Essendo il presupposto della residenza legale accertato in conformità alla disciplina interna in materia di anagrafe, l'interessato non può provare la residenza attraverso prove diverse dalla certificazione anagrafica, ricorrendo ad indizi di carattere presuntivo o elementi sintomatici indiretti, dovendosi peraltro considerare il requisito temporale persistente e non meramente acquisito medio tempore.

  Il comportamento dello straniero residente in Italia che, dunque, si renda irreperibile per un apprezzabile periodo di tempo (pari ad un anno nella vicenda in scrutinio) anche solo a causa di una mera dimenticanza nell'osservanza degli adempimenti di legge,  incide negativamente sulle capacità di controllo e monitoraggio dell'autorità pubblica sulla popolazione effettivamente residente sul suo territorio, di modo che quel periodo di "irreperibilità" determina una soluzione di continuità con il periodo di residenza "legale" nel territorio della Repubblica sulla scorta della normativa regolamentare, di cui al D.P.R. 394/1999 ed al D.P.R. 572/1993, che appaiono immuni da vizi di irragionevolezza.

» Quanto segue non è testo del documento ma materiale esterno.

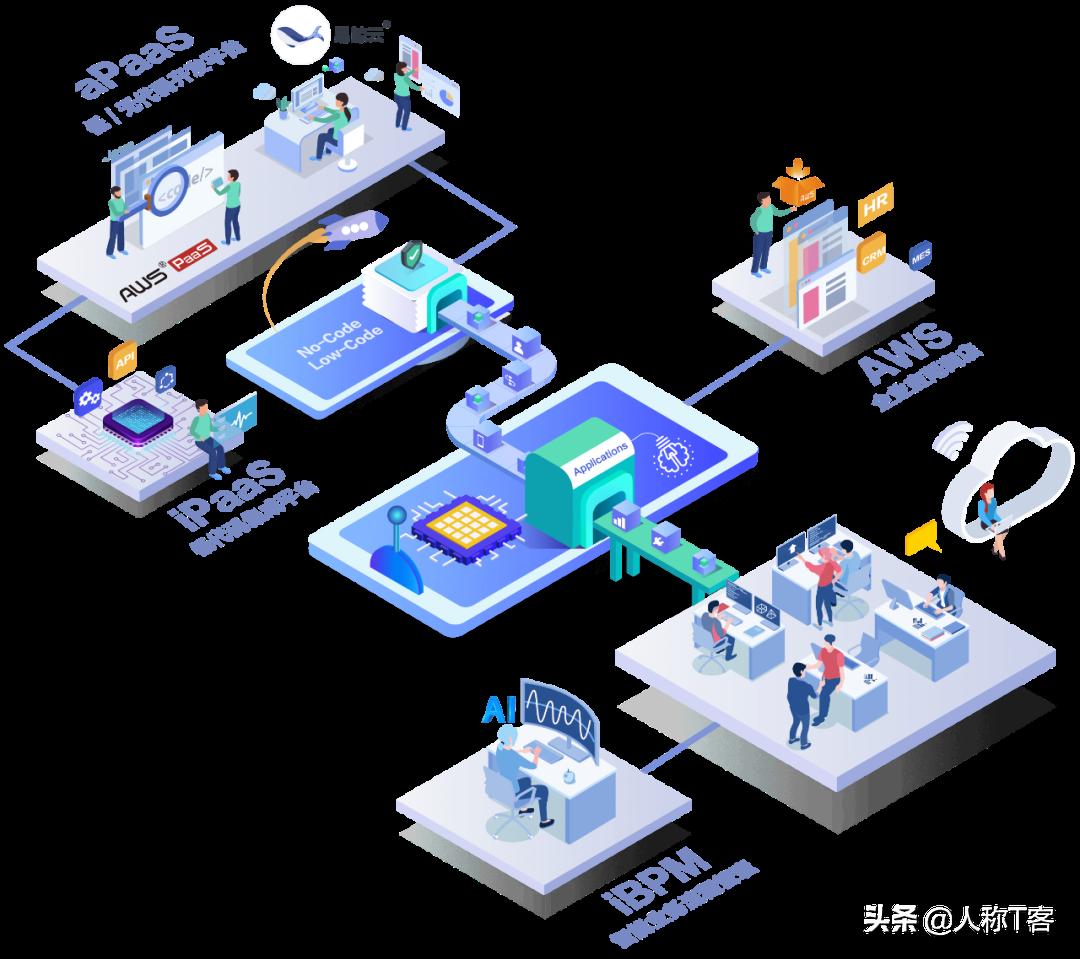 炎黃盈動獲金山辦公A+輪戰略投資   辦公軟件巨頭×低代碼PaaS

  Infatti, quanto a questo ultimo aspetto, tenuto anche conto dell'elevatissimo numero delle richieste di cittadinanza, non si può ritenere manifestamente illogica o irragionevole una previsione che disponga di ancorare la nozione di residenza legale ad un dato formale di immediato accertamento quale, appunto, le risultanze delle certificazioni anagrafiche, e ciò anche al fine di salvaguardare la speditezza e, più in generale, il buon andamento dell'azione amministrativa sancito dall'art. 97 della Carta Costituzionale.